If the frictional force increases incrementally over a period of time, there is reason to suspect a serious malfunction of the system. In addition, if additional noise is generated during door movement, the fault situation can be considered almost certain. It can also be inferred how the magnitude of the frictional force behaves after such a stepped jump. The force may remain constant 5 or it may either increase or decrease steadily.

At the beginning of operation, the new automatic door has a so-called. run-in phase, whereby the parameters obtained from the optimizer may change somewhat as a function of time. After the Si-10 weather phase, the actual steady state phase follows, where the system (door) parameters remain for a long time practically constant. On the other hand, the parameter values obtained in the steady state phase are also typically better than the parameter values in the run-in phase. After a steady phase, the moving parts begin to loosen and the stretchable parts become stretched. As an example, the rollers controlling the movement of the door on the rail may move or wear so that not all rollers are in contact with the door at all times.

'The growth of friction can come from a variety of reasons.

Dirt builds up on the door rail and impedes * the smooth movement of the door on the rail. On the other hand, in places where lubrication is necessary to prevent excessive friction, too much lubricating oil may be used and the door may not move as desired. In particular, the threshold to which elevator customers often enter when they enter the elevator car; easily gathers dirt. Naturally, the engine failure • ♦ * 30 is reflected in the parameters obtained by the method of the present invention. Counterweight to door: '·· The fraying of the cable between the door and the door is also shown in the parameter; FU / d0or as growth. The pulsating increase in friction may be due, for example, to external ♦ 35 mechanical impulses to the door, such as a strong '· · collision in the loading of goods. A defect in the door support can also cause a sudden increase in the friction of the kit. This can also happen as a result of the wire breaking in the closing weight cable. If, in addition to the change in frictional force, additional sound is emitted from the system, service 5 should be called immediately. If the amount of frictional force remains constant after a pulsating increase in friction, then the situation should be considered during the next scheduled maintenance of the elevator system, but immediate action may not be necessary in this situation. Wear of the components associated with the automation will cause slow performance degradation, which may be either essential or insignificant to the faultless operation of the door.

15 If an increase in the friction force variance (standard deviation squared) is observed, it can be concluded that the door mechanics are worn.

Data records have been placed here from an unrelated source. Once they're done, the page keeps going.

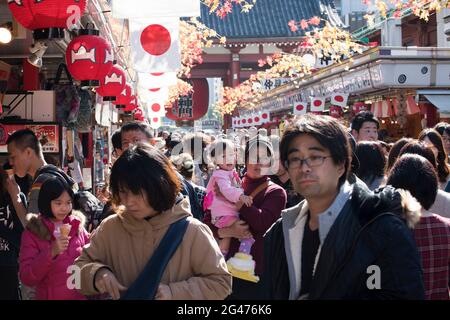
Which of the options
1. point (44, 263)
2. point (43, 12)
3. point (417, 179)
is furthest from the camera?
point (43, 12)

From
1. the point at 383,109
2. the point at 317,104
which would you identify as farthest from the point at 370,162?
the point at 317,104

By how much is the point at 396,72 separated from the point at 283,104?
1158cm

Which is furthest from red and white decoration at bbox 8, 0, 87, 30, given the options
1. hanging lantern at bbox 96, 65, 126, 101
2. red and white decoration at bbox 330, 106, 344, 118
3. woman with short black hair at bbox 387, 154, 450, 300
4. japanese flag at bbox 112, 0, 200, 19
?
red and white decoration at bbox 330, 106, 344, 118

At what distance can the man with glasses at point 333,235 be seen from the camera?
240 centimetres

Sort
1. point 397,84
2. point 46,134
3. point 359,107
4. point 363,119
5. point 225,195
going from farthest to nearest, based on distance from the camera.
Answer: point 359,107 → point 397,84 → point 46,134 → point 363,119 → point 225,195

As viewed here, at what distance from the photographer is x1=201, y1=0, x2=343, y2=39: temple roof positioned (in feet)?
106

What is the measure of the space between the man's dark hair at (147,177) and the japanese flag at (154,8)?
4.25 meters

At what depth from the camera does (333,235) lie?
8.14 feet

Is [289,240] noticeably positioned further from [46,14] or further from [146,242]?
[46,14]

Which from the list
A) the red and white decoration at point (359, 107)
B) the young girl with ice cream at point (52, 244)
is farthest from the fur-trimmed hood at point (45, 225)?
the red and white decoration at point (359, 107)

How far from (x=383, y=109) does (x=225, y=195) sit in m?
12.9

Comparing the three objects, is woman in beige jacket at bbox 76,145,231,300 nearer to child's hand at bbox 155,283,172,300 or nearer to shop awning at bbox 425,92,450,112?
child's hand at bbox 155,283,172,300

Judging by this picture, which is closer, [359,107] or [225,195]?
[225,195]
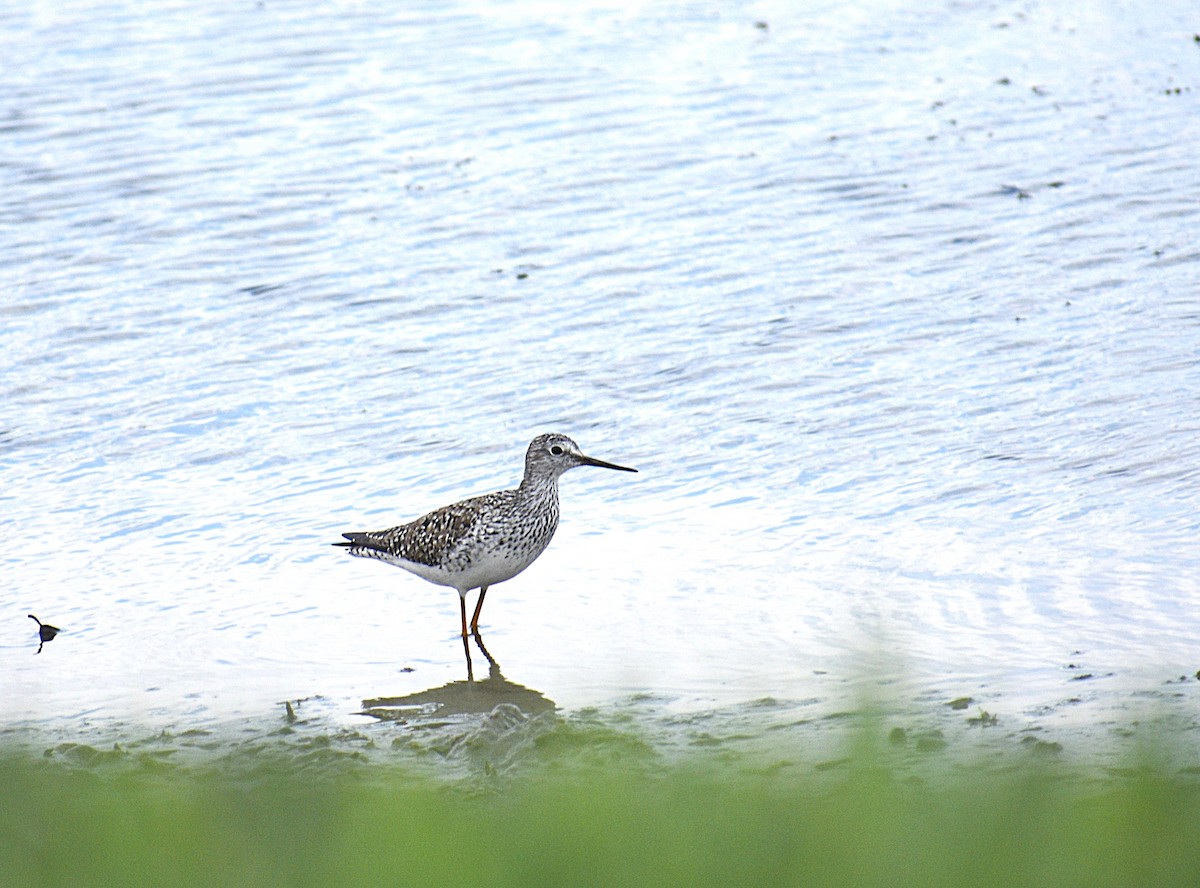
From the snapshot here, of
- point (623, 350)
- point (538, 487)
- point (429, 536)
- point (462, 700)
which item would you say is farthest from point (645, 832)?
point (623, 350)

Partial maneuverability is increasing and moving parts' movement paths are slowly starting to deviate significantly from the new door system with low-20 tolerances. The average frictional force may be good. I can stay stable even though the variance increases. The condition tea may also be accompanied by an increase in the noise level caused by the movement. Variance can be considered as one indicator of the degree of wear.

25 ·; · The time of day may affect the parameters of the door system available with condition monitoring. If the door is exposed to extreme heat, cold or humidity, these changes in conditions may also reflect • · · the friction acting on the door. The intensity of the traffic »· *; * may also have the effect of causing the I motor to heat up and thereby reduce its power. In this case, the system interprets increased friction, but the real reason is a reduction in engine power. Likewise, in the first aa-35 my first door operation, i * * • '· may get higher friction values than usual due to the fact that the system is as if experiencing a "cold-start" after a night of use. One example of a variable environmental factor affecting the doors of different floors is the difference in air pressure across floors. The ventilation system may cause a different amount of airflow 5 towards the door, depending on which floor the door is being viewed on.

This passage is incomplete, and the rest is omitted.